Chapter Eight: The Obama Administration’s Calamitous Crusade in Libya

The 2011 military intervention in Libya was a wrongheaded experiment to test the Obama era “responsibility to protect (R2P) doctrine.” It is clear to the naked eye that the results to date have been disastrous. As Carpenter concludes, “Among the various parliaments, cabinets, and militias competing for power in post‐​Qaddafi Libya, their one common feature is a lack of values. Instead, they display a pronounced trend towards various types of authoritarianism, often with distinctly Islamist overlay.”

Chapter Nine: Washington Backs Ukraine’s Murky Maiden Revolution

Carpenter writes, “one could certainly argue that supporting efforts to remove Yanukovych from office before the expiration of his term was ill‐​advised. Although Western officials were pleased that their clients ousted a pro‐​Russian president and brought Kiev into the West’s orbit, achieving these goals must be measured against disturbing costs.” The Washington backed Maiden Revolution fell somewhere between a “fascist coup and democratic uprising.” It appeared to be a bloodless revolution, but it ultimately led to the annexation of the Crimea, an ongoing border war, and a country buried in corruption.

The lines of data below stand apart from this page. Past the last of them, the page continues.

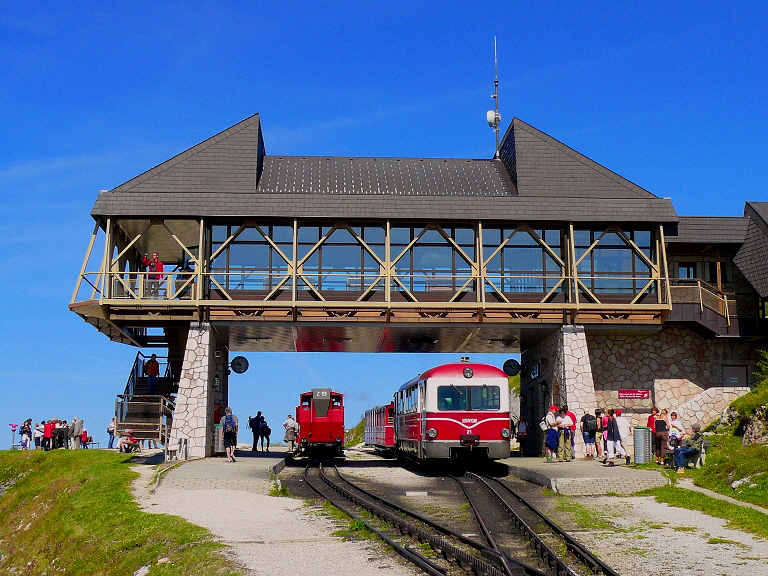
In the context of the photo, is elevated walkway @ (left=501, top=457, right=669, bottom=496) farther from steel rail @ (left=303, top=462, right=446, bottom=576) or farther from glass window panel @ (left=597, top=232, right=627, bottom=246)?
glass window panel @ (left=597, top=232, right=627, bottom=246)

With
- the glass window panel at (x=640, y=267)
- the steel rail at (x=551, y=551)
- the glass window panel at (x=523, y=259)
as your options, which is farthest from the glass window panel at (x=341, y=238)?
the steel rail at (x=551, y=551)

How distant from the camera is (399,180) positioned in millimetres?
31688

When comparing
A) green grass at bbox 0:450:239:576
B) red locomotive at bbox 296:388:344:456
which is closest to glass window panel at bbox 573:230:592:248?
red locomotive at bbox 296:388:344:456

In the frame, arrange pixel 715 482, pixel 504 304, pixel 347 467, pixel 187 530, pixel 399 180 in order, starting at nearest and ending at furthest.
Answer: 1. pixel 187 530
2. pixel 715 482
3. pixel 504 304
4. pixel 347 467
5. pixel 399 180

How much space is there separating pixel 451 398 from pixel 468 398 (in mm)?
458

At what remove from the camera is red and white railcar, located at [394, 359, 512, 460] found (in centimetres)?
2361

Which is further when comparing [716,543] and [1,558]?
[1,558]

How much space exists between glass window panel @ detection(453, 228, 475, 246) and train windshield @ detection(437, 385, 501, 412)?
624 cm

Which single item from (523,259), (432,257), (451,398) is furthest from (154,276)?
(523,259)

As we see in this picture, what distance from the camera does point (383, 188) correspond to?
102 ft

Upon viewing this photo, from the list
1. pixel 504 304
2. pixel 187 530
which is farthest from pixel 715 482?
pixel 187 530

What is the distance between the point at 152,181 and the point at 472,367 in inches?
468

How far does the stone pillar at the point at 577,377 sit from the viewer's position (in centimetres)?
2750

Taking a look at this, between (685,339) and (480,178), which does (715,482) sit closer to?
(685,339)
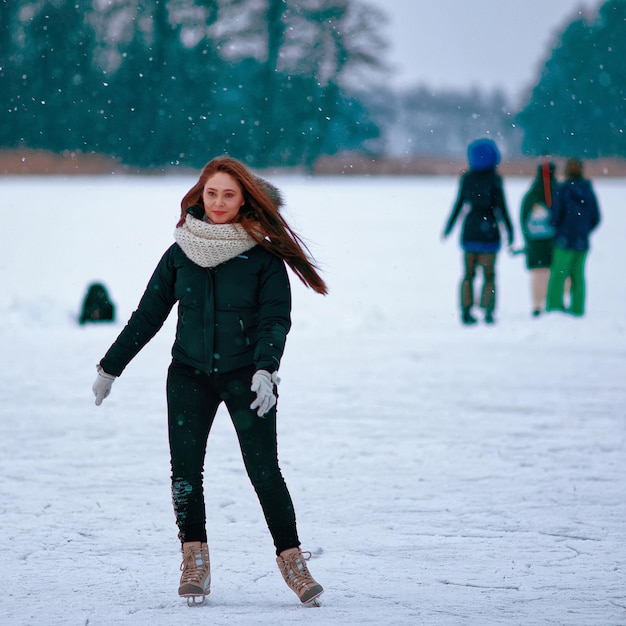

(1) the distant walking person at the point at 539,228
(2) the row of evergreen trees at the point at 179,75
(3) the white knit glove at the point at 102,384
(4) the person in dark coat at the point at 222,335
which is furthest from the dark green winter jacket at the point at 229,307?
(2) the row of evergreen trees at the point at 179,75

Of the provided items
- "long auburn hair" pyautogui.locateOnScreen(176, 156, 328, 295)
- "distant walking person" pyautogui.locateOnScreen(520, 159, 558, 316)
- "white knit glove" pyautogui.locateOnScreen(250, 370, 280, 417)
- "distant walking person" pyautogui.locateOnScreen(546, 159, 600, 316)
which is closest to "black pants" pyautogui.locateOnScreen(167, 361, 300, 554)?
"white knit glove" pyautogui.locateOnScreen(250, 370, 280, 417)

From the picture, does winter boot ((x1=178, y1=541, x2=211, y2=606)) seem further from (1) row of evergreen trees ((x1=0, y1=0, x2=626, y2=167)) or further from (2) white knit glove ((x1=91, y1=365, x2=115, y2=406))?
(1) row of evergreen trees ((x1=0, y1=0, x2=626, y2=167))

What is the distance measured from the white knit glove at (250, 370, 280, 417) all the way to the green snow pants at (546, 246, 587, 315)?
25.0 ft

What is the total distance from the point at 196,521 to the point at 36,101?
109 feet

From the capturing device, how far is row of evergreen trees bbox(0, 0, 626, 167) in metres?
33.5

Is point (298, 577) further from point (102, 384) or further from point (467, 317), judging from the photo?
point (467, 317)

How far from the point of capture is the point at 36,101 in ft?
113

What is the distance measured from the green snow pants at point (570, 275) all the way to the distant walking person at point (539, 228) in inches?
9.0

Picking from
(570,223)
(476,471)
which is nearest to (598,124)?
(570,223)

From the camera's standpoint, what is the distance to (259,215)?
3.35m

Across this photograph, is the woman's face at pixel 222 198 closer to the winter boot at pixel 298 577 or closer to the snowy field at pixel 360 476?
the winter boot at pixel 298 577

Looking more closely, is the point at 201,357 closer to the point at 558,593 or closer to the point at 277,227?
the point at 277,227

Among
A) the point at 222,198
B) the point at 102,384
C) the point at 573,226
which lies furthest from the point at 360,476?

Chapter Ten: Into the Syrian Maelstrom and Another Frustrating Search for Elusive Freedom Fighters

In his final chapter, Carpenter recounts the United States’ involvement in Syria. He believes “U.S. officials were operating in their own fantasy world” when they insisted on intervening in what would become a vicious Syrian civil war. Carpenter concludes, “Washington’s regime‐​change efforts have destabilized already fragile states and caused massive refugee flows and other manifestations of acute human suffering… Unfortunately, few signs indicate that the Syrian debacle will be the last such episode for the United States.”

Carpenter’s Gullible Superpower shows that the U.S. foreign policy elites suffer from Hayek’s fatal conceit, rendering them the masters of disaster.